Negro de humo y de sangre, pero con su eterna sonrisilla en el rostro, se presentó en el circo. El uniforme de comisario de la Checa le delataba, y nos pidió un traje de paisano para disfrazarse y huir. No lo teníamos. Se fue entonces al cuarto de un compatriota suyo, equilibrista, llamado Matsaura; le descerrajó el baúl, sacó unos pantalones y una chaqueta destrozados que allí había, se los puso, se echó la gorra sobre los ojos y desapareció.

Ya era inútil. El pueblo le odiaba tanto, era tan tristemente famoso por sus crueldades, que antes de que cayera la noche le llevaron al hotel donde los blancos habían establecido su cuartel general. Iba esposado, sangrando y rodeado de un grupo de aldeanos y de mujeres que querían lincharle.

En la doble fila de prisioneros formada en el patio del cuartel general estaba Masakita esperando la noche para morir, sin que su sonrisilla amable le hubiese abandonado, cuando acertó a pasar un oficialillo lampiño que, al descubrirle, se fue hacia él con un júbilo feroz pintado en los ojos. Al ver al oficialillo, Masakita bajó los ojos. Sintió un trallazo en el rostro saludándole, pero no los levantó.

—¿Qué? ¿No me esperabas? ¿Creías de verdad que me había fusilado la Checa? —le preguntó el oficial.

Masakita seguía indiferente a todo, con los ojos bajos y la mejilla desprendiendo lentos goterones de sangre negra.

Al segundo latigazo en la cara elevó los párpados oblicuos, sin levantar la cabeza, y contempló de través a su enemigo.

—¿Sabes que mi padre ha muerto de dolor?

El japonés callaba y sonreía. Dio media vuelta el oficial y se fue al rincón del patio donde el coronel charlaba con los oficiales. Se cuadró ante él y llevando la mano a la visera de la gorra dijo:

—Mi coronel, quiero pedirle una gracia especial.

—Di lo que quieras, muchacho.

—Que se me entregue a ese prisionero.

Y señalaba a Masakita.

—¿Para qué? —preguntó el coronel alarmado ante la idea de que el oficial quisiera librar al japonés del fusilamiento.

—Para darle muerte por mi mano, mi coronel. Sería una gran satisfacción para mí.

—¡Ah! Si se trata de eso, tuyo es. Haz con él lo que quieras. Basta con que entregues luego su cadáver. O lo que hayas dejado de él —agregó.

—Muchas gracias, mi coronel.

El oficial sacó a Masakita de la fila, atravesó el patio llevándole por delante, se metió con él en una habitación y cerró por dentro. ¿Qué muerte le daría?
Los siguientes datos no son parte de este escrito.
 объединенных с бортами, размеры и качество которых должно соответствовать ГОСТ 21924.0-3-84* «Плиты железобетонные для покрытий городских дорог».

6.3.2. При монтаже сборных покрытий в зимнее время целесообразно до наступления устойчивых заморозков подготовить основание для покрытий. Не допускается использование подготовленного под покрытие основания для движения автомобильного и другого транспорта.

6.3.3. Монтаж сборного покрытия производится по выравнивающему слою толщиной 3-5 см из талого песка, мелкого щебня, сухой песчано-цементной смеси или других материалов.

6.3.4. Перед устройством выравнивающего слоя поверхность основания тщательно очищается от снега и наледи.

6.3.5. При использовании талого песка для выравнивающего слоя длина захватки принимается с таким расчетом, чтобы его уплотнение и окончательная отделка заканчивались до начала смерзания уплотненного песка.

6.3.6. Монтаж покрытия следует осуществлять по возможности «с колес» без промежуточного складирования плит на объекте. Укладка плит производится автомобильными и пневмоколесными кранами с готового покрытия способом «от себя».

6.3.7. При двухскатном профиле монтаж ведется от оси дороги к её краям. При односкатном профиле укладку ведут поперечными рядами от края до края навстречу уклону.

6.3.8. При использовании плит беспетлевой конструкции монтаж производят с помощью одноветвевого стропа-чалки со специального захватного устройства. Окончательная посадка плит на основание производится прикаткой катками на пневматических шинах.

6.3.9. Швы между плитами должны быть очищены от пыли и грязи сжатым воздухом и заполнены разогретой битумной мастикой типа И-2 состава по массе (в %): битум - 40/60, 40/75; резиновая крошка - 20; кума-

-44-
Los pantalones de Matsaura

El pobre equilibrista estaba desolado. Le apenaba la muerte cierta de su compatriota, pero le apenaba más la pérdida de sus pantalones. Era que, cosidos en la pretina de aquellos pantalones destrozados, tenía el pobre Matsaura todos sus ahorros, unos cuantos miles de rublos.
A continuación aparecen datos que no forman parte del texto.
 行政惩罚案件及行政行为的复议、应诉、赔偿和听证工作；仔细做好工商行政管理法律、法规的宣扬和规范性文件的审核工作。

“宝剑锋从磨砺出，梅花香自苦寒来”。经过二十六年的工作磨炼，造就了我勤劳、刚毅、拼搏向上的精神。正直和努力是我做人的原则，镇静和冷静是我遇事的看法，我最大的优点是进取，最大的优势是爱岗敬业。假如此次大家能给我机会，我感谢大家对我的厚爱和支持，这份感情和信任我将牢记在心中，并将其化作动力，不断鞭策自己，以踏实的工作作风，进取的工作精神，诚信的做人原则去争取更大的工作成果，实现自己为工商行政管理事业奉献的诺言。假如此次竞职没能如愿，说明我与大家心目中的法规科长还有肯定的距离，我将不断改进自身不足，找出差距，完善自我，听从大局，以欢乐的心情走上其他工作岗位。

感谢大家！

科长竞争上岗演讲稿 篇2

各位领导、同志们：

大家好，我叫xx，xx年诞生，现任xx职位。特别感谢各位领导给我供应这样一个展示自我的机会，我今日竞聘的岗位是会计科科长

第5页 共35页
Cuando se enteró de que Masakita había sido ejecutado por los blancos pensó que acaso le sería posible recobrar sus pantalones, si daba con el cadáver antes de que lo enterrasen. Me pidió que le acompañase, y fuimos al depósito judicial, donde los oficiales habían dispuesto que se expusiesen al público los cadáveres de las víctimas de los sucesos. Los blancos decían que todas aquellas eran víctimas de los bolcheviques, pero la verdad es que entre ellas había muchas producidas por los cosacos. Y allí estaba, efectivamente, el cadáver de Masakita, con el rostro desfigurado, un tiro en la nuca y la carne amarilla y firme de sus piernas asomando por los desgarrones del pantalón viejo de Matsaura.